_SET TASK:_ Quote each line exactly, from the line that contains "How much distance lies" down to the last line of the listing, and no other lines.
──────────────────────────────
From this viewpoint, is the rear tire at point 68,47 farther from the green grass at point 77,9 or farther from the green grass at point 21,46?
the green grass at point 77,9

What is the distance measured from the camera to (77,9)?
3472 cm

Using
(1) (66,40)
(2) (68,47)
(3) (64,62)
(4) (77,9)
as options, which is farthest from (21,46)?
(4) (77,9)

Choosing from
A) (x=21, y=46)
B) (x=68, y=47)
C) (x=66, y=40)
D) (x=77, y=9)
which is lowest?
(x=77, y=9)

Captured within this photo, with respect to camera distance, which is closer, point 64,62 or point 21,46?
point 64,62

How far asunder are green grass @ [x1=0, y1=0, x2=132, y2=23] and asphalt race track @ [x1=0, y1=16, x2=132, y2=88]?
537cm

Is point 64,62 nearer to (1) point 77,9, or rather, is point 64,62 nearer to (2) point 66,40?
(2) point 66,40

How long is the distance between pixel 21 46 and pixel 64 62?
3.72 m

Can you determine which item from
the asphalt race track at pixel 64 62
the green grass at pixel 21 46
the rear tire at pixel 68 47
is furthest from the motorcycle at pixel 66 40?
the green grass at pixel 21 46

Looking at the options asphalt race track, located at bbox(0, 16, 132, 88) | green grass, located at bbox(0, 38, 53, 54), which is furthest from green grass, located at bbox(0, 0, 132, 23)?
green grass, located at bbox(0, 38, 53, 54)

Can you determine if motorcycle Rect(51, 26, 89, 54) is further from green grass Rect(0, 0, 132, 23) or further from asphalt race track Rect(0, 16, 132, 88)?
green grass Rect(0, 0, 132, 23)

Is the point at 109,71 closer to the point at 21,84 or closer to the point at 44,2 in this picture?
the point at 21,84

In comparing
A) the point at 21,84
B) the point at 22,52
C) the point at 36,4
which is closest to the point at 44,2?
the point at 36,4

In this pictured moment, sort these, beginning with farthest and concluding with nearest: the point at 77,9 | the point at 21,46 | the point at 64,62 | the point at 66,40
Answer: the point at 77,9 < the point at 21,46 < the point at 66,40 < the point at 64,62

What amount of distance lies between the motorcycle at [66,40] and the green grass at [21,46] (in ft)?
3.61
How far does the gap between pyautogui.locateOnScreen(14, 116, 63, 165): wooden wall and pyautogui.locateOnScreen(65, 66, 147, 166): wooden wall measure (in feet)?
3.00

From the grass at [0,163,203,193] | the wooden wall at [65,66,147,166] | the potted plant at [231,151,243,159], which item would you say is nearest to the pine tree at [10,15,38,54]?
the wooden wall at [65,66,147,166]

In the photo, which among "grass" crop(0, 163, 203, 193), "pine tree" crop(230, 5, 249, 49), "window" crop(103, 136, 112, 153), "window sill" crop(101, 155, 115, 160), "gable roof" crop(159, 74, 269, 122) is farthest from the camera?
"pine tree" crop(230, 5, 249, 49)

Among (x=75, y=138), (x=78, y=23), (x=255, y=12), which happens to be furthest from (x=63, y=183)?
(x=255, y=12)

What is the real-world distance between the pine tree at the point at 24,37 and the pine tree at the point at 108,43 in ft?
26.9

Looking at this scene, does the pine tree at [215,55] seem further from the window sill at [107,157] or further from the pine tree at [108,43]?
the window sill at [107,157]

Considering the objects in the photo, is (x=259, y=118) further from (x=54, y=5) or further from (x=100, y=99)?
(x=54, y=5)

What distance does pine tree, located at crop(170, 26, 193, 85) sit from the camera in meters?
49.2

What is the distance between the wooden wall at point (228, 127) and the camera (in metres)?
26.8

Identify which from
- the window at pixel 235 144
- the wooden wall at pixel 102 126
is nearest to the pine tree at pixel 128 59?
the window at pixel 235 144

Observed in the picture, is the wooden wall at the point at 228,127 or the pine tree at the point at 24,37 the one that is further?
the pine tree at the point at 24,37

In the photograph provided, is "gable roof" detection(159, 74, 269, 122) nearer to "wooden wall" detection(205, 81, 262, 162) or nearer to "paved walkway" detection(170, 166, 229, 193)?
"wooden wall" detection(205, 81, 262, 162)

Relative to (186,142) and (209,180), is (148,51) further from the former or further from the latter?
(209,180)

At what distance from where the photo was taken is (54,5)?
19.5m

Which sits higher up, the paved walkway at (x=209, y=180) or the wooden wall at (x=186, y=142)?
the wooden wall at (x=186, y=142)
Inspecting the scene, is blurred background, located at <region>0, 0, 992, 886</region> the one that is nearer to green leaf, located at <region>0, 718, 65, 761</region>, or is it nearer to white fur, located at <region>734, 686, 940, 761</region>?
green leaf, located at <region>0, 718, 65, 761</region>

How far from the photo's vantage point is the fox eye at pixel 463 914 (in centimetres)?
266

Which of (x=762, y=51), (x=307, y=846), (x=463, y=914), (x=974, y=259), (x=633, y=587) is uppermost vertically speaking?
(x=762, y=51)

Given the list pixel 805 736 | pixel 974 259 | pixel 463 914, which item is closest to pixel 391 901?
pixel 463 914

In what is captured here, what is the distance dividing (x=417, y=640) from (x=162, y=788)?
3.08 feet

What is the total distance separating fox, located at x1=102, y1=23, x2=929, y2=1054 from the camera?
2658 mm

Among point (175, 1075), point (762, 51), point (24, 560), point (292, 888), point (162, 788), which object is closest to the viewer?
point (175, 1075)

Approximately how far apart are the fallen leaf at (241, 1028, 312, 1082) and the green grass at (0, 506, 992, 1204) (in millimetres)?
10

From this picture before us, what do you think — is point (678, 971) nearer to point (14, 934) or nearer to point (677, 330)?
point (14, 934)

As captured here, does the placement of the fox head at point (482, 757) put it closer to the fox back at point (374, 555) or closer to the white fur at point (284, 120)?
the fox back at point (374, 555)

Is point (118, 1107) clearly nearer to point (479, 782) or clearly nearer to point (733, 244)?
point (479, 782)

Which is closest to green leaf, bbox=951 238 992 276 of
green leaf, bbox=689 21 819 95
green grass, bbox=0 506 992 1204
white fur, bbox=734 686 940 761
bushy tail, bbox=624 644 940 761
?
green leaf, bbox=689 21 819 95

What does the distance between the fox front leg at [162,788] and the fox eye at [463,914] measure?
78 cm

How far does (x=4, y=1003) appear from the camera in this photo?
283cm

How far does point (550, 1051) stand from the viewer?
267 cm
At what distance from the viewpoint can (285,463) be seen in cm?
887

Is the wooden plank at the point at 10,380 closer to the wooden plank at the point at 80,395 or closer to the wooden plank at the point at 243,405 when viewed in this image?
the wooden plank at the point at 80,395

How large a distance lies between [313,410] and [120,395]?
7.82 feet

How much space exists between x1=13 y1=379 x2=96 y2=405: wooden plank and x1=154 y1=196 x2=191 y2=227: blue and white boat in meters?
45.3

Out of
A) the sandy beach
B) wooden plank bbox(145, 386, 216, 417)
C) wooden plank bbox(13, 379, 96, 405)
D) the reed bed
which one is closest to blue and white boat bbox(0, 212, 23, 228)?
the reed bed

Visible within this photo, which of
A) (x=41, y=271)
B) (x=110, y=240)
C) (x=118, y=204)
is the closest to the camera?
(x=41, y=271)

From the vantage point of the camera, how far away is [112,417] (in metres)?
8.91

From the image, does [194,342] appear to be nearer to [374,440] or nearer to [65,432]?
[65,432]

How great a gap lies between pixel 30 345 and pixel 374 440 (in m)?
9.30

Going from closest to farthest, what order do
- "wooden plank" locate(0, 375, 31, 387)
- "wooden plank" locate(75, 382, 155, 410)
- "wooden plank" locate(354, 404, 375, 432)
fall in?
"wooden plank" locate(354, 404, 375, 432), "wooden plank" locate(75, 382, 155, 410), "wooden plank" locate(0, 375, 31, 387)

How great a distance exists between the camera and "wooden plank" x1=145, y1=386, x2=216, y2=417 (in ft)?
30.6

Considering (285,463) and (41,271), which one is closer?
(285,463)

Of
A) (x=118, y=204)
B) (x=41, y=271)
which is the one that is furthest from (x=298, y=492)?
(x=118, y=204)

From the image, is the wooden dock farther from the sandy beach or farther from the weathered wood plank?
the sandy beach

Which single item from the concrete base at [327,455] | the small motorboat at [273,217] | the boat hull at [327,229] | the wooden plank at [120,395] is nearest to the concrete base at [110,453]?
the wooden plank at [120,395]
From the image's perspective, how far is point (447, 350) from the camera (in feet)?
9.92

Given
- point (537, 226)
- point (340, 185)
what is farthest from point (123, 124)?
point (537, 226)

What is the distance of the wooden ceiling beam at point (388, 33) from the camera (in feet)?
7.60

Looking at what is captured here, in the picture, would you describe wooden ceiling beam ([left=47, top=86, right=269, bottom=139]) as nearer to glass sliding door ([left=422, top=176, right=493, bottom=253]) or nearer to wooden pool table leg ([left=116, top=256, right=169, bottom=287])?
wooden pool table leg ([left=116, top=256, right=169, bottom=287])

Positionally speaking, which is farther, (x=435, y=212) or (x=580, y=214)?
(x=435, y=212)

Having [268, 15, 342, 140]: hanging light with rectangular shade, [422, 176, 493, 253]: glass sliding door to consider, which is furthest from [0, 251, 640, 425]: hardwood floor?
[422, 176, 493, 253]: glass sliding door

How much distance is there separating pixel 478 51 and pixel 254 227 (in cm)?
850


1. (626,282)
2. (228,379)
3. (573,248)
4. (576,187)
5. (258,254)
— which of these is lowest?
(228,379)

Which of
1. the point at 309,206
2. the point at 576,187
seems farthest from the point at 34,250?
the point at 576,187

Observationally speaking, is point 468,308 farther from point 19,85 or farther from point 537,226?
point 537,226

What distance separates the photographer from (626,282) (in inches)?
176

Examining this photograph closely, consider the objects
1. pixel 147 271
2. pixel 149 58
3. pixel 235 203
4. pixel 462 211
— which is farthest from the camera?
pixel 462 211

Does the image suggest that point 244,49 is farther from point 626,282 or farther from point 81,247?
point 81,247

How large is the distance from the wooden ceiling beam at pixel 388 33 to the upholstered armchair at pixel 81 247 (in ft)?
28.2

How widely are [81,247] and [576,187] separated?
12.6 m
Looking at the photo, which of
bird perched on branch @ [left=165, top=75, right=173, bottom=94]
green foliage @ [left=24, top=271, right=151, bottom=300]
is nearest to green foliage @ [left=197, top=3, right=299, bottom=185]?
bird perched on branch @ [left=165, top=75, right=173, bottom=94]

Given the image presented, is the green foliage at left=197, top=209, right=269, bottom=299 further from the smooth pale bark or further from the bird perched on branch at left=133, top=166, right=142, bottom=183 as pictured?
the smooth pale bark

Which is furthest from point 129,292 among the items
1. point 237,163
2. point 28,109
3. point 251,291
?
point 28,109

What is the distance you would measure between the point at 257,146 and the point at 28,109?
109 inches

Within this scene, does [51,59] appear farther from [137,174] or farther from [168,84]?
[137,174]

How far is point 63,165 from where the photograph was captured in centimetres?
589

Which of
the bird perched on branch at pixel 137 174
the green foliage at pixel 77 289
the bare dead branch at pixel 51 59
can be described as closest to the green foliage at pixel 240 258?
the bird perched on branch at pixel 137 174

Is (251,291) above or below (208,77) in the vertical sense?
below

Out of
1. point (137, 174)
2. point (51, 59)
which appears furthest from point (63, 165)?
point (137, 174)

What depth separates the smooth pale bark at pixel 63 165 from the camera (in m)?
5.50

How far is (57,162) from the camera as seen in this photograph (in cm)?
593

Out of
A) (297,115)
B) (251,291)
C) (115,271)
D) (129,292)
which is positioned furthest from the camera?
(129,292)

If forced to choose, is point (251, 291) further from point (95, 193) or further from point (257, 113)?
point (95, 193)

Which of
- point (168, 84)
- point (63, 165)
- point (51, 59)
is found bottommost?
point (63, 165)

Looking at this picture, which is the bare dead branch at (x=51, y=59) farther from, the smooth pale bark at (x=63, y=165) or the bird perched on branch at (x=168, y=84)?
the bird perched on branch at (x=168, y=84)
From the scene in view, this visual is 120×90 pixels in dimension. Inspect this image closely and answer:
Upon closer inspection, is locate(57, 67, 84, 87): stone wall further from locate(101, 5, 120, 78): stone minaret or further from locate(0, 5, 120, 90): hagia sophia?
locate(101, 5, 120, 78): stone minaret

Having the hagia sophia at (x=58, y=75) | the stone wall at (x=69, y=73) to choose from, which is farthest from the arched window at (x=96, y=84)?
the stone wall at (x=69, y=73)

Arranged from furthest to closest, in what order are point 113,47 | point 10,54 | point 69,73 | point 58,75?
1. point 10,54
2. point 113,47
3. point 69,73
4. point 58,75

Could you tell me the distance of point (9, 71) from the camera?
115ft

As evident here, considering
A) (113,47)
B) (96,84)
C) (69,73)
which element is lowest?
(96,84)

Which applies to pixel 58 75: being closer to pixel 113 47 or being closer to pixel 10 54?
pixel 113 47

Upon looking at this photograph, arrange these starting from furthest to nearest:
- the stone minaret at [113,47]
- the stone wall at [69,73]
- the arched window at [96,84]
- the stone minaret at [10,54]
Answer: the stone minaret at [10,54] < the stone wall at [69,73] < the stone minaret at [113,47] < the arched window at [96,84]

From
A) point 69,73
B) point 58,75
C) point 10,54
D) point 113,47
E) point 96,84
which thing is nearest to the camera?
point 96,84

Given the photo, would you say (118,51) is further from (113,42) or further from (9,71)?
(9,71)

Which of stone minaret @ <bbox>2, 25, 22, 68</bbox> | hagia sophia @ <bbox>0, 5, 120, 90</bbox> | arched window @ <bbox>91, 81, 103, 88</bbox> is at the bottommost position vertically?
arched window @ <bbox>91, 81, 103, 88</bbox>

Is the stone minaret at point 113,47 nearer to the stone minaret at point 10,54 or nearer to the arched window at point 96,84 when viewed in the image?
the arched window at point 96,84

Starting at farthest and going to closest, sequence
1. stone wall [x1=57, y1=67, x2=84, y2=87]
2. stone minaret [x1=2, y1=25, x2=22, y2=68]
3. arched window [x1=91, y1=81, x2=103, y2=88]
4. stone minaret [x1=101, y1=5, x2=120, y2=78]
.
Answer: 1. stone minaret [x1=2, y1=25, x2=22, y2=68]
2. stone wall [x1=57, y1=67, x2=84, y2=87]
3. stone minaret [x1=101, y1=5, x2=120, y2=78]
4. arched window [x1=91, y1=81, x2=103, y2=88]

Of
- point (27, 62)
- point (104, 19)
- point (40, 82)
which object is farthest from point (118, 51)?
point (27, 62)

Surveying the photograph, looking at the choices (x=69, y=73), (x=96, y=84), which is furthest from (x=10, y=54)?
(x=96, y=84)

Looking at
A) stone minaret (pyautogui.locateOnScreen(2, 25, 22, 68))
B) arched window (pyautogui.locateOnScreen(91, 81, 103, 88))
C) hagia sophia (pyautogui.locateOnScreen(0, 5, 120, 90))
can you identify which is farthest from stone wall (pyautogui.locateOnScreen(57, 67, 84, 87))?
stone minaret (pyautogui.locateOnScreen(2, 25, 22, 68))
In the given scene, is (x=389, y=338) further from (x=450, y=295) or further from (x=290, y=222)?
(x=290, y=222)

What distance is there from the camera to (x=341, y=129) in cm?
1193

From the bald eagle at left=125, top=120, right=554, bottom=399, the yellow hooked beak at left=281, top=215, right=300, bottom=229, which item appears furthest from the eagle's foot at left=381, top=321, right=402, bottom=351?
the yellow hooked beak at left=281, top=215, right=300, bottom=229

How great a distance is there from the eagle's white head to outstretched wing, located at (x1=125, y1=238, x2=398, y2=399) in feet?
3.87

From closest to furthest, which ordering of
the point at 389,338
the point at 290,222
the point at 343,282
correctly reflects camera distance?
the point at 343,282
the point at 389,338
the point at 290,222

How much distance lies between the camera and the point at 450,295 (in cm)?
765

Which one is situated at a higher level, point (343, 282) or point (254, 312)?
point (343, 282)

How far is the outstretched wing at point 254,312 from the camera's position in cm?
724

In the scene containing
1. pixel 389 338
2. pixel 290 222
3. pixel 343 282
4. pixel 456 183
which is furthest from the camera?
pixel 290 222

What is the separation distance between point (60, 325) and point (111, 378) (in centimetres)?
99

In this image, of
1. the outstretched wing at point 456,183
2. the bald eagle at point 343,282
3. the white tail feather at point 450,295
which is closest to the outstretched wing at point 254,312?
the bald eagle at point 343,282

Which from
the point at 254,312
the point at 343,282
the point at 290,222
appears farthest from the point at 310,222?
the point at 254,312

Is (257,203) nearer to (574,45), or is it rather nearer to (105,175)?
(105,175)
──────────────────────────────
_TASK RESULT:_
How much distance lies between the camera and the point at 450,295 (in cm)?
765

Which one is situated at a higher level, point (343, 282) or point (254, 312)?
point (343, 282)

How far is the outstretched wing at point 254,312 from the camera's position in cm?
724

In the scene containing
1. pixel 389 338
2. pixel 290 222
3. pixel 343 282
4. pixel 456 183
which is furthest from the camera?
pixel 290 222

What is the separation distance between point (60, 325) and point (111, 378) (in centimetres)?
99

In this image, of
1. the outstretched wing at point 456,183
2. the bald eagle at point 343,282
3. the white tail feather at point 450,295
which is closest to the outstretched wing at point 254,312?
the bald eagle at point 343,282

Which from
the point at 254,312
the point at 343,282
the point at 290,222
appears farthest from the point at 310,222?
the point at 254,312

Is (257,203) nearer to (574,45), or is it rather nearer to (105,175)?
(105,175)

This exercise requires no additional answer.